Polecenie
Napisz dalszy ciąg zamieszczonego niżej tekstu o zatrzymaniu członków misji OBWE w Słowiańsku. Zacznij zaraz po jego ostatnim zdaniu.

Podany fragment

○ ○ ○ ○ ○

Polak jest wśród porwanych w Słowiańsku na Ukrainie
MSZ Ukrainy potwierdziło, że wśród członków misji wojskowej OBWE zatrzymanych przez prorosyjskich separatystów w Słowiańsku na wschodzie kraju jest obywatel Polski. Rzecznik MON Jacek Sońta poinformował, że wśród zatrzymanych członków misji OBWE jest polski oficer.
"W grupie, której towarzyszą przedstawiciele sztabu generalnego Sił Zbrojnych Ukrainy, znajdują się wojskowi z Danii, Polski, Niemiec, Czech i Szwecji" - czytamy w opublikowanym w piątek wieczorem komunikacie.

○ ○ ○ ○ ○

Sekcja danych
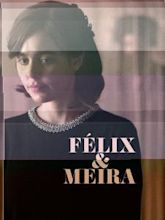 Felix and Meira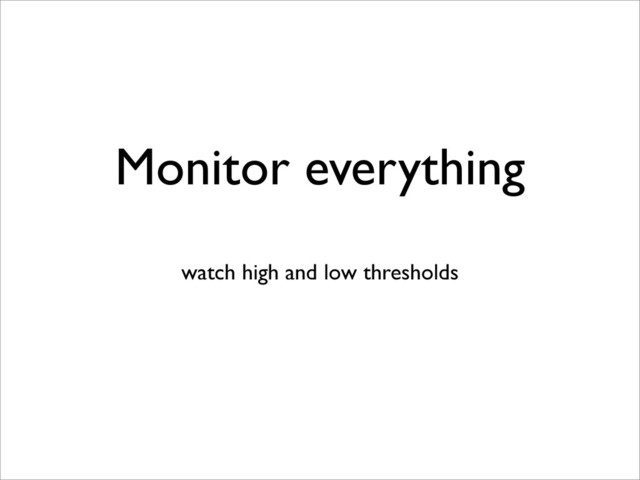 Monitor everything
watch high and low thresholds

○ ○ ○ ○ ○

Odpowiedź
MSZ poinformowało, że przetrzymywani w Słowiańsku inspektorzy wojskowi znajdują się na Ukrainie na podstawie Dokumentu Wiedeńskiego o środkach budowy zaufania i bezpieczeństwa z 1999 roku. W ramach swej misji obserwowali oni przebieg operacji antyterrorystycznej pod kątem przestrzegania prawa międzynarodowego i obrony ludności cywilnej - wyjaśniono.
OBWE poinformowała na swej stronie internetowej, że zespół ten nie składa się z jej obserwatorów, ale tworzą go osoby, wysłane przez poszczególne państwa europejskie na mocy wiedeńskiego dokumentu w sprawie przejrzystości wojskowej.
Ukraina: terrorystyczny charakter działań
Ukraińska dyplomacja oświadczyła, że zatrzymanie obserwatorów przeczy konwencjom międzynarodowym i jest "kolejnym potwierdzeniem przestępczego i terrorystycznego charakteru działań uzbrojonych ugrupowań separatystów w obwodzie donieckim, które są inspirowane i wspierane przez rosyjskie służby specjalne".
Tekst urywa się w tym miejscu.